Luke 9:31 NLT They were glorious to see. And they were speaking about his exodus from this world, which was about to be fulfilled in Jerusalem.
One writer noted: “Jesus had work to do. He had something to accomplish, something both Moses and Elijah knew about because it was prefigured in their prophetic ministries. Furthermore, their own salvation depended on the work that Jesus needed to do. Like all the other saints of the Old Testament, Moses and Elijah were saved by grace through faith in the Savior whom God promised to send. Now their Savior was about to do his saving work. Is it any wonder that this was the topic of their conversation?

The Great Deliverance to Come

In Exodus God reveals himself to Moses in a burning bush…but in the fullness of time God’s ultimate revelation of himself came as the second person of the Trinity took on human flesh and stepped into our world.
Paul writes in
Colossians 1:15–23
[15] He is the image of the invisible God, the firstborn of all creation. [16] For by him all things were created, in heaven and on earth, visible and invisible, whether thrones or dominions or rulers or authorities—all things were created through him and for him. [17] And he is before all things, and in him all things hold together. [18] And he is the head of the body, the church. He is the beginning, the firstborn from the dead, that in everything he might be preeminent. [19] For in him all the fullness of God was pleased to dwell, [20] and through him to reconcile to himself all things, whether on earth or in heaven, making peace by the blood of his cross.
[21] And you, who once were alienated and hostile in mind, doing evil deeds, [22] he has now reconciled in his body of flesh by his death, in order to present you holy and blameless and above reproach before him, [23] if indeed you continue in the faith, stable and steadfast, not shifting from the hope of the gospel that you heard, which has been proclaimed in all creation under heaven, and of which I, Paul, became a minister. (ESV)
What’s the point? God has revealed himself in Christ for the ultimate purpose of redeeming us for worship…see? to present us holy and blameless and above reproach before him!
God condescends to reveal Himself so that He would be worshipped.
God demands worship from you today, everyday…but as we have learned he first must condescend in grace and mercy…in forgiveness…that we might be healed, restored, reconciled to him.

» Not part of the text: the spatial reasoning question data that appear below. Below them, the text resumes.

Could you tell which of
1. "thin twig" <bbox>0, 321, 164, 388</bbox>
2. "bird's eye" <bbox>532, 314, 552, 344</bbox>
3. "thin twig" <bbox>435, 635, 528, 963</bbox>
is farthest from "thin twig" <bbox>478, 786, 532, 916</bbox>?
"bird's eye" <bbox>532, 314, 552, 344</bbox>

In the past he appeared in things like burning bushes but today he has revealed himself in Jesus Christ fully and finally.
The writer to the Hebrews reminds us:
Hebrews 1:1–4
[1] Long ago, at many times and in many ways, God spoke to our fathers by the prophets, [2] but in these last days he has spoken to us by his Son, whom he appointed the heir of all things, through whom also he created the world. [3] He is the radiance of the glory of God and the exact imprint of his nature, and he upholds the universe by the word of his power. After making purification for sins, he sat down at the right hand of the Majesty on high, [4] having become as much superior to angels as the name he has inherited is more excellent than theirs. (ESV)

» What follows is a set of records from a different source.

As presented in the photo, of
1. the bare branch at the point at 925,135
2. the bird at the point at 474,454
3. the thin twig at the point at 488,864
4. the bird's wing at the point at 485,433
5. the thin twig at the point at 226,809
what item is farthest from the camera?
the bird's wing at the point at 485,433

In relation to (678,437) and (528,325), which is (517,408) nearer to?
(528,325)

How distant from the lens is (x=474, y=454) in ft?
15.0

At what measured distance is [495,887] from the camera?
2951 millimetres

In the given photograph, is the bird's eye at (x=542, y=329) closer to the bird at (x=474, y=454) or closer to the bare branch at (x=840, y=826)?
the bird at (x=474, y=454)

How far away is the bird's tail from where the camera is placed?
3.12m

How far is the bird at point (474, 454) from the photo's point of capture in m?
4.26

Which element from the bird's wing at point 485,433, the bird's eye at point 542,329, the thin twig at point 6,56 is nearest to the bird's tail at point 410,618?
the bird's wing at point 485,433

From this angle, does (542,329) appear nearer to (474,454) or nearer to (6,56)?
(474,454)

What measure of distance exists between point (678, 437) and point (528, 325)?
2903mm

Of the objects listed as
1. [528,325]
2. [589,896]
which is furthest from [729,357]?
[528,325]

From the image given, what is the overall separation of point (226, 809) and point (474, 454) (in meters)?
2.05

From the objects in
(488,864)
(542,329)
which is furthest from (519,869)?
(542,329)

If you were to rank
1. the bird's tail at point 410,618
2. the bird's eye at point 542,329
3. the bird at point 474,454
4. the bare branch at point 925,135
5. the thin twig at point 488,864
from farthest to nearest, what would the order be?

The excellent name of Jesus is that he shares a name with the Father and the Spirit…this Triune God…three in one whom we proclaim today is the only God worthy of your worship because he is the only God period. The self-existent one…perfect and pure in every way calls you as his creature to come to him in worship.
That can only be done by faith in his work of salvation through Jesus Christ. So, let us rejoice for the revelation of God has come in His Son Jesus…the radiance of the glory of God…the exact imprint of His nature…the image of the invisible God…for whom all things were created through and for....trust in faith in the finished work of Christ…and worship!
We’re now re-equipped to dive back into Exodus next week where we left off. We come to the point of the story where God brings devastating plagues against Egypt for Pharaoh's refusal to let his people go. I’d encourage you to read Exodus 1-6 sometime this week to even more refresh those passages in your mind as we move forward.